Either tcp or udp could work fine:

Reordering of packets is not an issue unless your stream is split to travel across multiple network paths (everyone in the network industry avoids this on purpose).
Socket buffer sizes are tunable, at worst you’d skip some packets, and drop old frame data (skipping needs thinking how to implement, could start with 5 frames worth of time timeout)
tcp has checksumming - it’s usually done in hardware/network driver coordinates it.
Worst thing about tcp and latency is the buffer that exists and is usually eventually delivered by the kernel, even if the receiver doesn’t care, you can’t really give up on receiving it of you’re running late…you could tcp reset in a home setting I guess.
Alternative world be udp, which as long as you have big enough buffers in kernels can work fine. (Let’s not do forward error correction, no need in home setting until wifi speeds catch up)
checksumming in general is cheap - apparently even sha1 can be done mostly using special cpu instructions probably other simpler algorithms can be hardware vectorized more easily.

With TCP/UDP you always end up with that last memory copy from nic over PCIe to your userland system ram, and in this case another copy from system ram to gpu, and probably another copy to unwrap your data from your own network protocol embedded in tcp/udp, but it’s so much easier to work with and build with TCP/IP than rdma. And as long as these packets/chunks fit inside your caches, the copying can be really fast since there’s not much ram involved - it all happens at L2/L3 cache speeds.

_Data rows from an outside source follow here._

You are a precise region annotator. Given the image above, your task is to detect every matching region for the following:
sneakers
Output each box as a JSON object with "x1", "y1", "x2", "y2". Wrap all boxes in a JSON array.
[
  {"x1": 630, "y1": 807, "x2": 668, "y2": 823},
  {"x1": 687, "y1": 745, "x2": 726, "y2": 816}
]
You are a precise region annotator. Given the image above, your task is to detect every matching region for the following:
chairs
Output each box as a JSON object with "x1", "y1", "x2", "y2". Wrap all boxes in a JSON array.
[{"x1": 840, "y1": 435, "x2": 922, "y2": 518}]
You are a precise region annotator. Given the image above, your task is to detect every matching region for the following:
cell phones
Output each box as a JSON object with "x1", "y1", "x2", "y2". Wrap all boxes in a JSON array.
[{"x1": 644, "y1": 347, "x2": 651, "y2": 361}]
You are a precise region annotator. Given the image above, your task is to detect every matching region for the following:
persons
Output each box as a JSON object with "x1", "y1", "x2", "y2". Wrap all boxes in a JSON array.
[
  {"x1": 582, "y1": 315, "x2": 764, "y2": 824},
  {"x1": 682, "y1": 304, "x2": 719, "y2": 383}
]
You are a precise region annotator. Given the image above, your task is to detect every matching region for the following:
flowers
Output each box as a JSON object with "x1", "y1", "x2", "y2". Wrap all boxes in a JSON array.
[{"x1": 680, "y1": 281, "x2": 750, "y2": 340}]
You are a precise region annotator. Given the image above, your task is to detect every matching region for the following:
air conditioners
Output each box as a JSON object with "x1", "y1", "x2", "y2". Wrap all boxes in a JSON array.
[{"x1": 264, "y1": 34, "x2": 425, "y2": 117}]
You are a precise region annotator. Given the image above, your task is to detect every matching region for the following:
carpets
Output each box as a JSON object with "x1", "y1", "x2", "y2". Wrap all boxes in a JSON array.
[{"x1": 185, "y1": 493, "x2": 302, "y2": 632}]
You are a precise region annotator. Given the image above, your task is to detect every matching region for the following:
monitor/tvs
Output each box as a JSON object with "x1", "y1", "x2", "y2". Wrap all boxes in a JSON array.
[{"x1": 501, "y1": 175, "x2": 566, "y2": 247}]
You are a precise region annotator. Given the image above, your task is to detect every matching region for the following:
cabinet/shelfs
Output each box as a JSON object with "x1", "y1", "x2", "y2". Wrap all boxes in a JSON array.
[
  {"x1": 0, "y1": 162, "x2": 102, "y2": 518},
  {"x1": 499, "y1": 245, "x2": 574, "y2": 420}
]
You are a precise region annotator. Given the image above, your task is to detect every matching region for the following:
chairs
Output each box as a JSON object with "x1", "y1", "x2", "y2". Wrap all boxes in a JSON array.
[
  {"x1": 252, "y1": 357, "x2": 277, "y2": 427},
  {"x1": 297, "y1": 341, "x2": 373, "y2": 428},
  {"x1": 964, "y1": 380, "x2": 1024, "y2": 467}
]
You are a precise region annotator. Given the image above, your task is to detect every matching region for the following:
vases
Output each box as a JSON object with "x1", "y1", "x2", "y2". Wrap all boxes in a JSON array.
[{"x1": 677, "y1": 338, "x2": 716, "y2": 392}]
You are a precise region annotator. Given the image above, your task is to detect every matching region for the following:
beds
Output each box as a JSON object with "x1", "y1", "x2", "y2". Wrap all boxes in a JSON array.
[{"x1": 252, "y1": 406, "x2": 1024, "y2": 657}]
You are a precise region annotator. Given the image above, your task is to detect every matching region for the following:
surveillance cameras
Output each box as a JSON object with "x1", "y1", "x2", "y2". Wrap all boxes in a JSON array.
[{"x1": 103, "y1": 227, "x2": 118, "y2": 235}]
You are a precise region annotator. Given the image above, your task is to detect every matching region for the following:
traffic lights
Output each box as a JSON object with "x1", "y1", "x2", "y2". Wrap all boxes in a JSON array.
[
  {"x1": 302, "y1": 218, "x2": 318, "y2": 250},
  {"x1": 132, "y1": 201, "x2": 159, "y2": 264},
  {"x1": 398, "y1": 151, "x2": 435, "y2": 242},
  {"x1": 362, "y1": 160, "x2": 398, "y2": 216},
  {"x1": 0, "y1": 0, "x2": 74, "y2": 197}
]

reference: We have some rdma over udp at work that some folks ended up building after RoCE as implemented in nics ended up melting down our clusters at high utilizations, basically read/write over udp, udp packet would have an extra header with stream id (identifies a buffer) and relative buffer offset, and the whole payload would be encrypted. For this use, you could make the packet contain maybe a conditional variable id as well, or a semaphore operation. You could negotiate a connection in a side channel over tcp, or over grpc or over ssh, whatever. It’s perfectly conceivable that such rdma protocols just get implemented in userland with ok performance, and later down the road this can be lifted into the kernel or the network driver itself.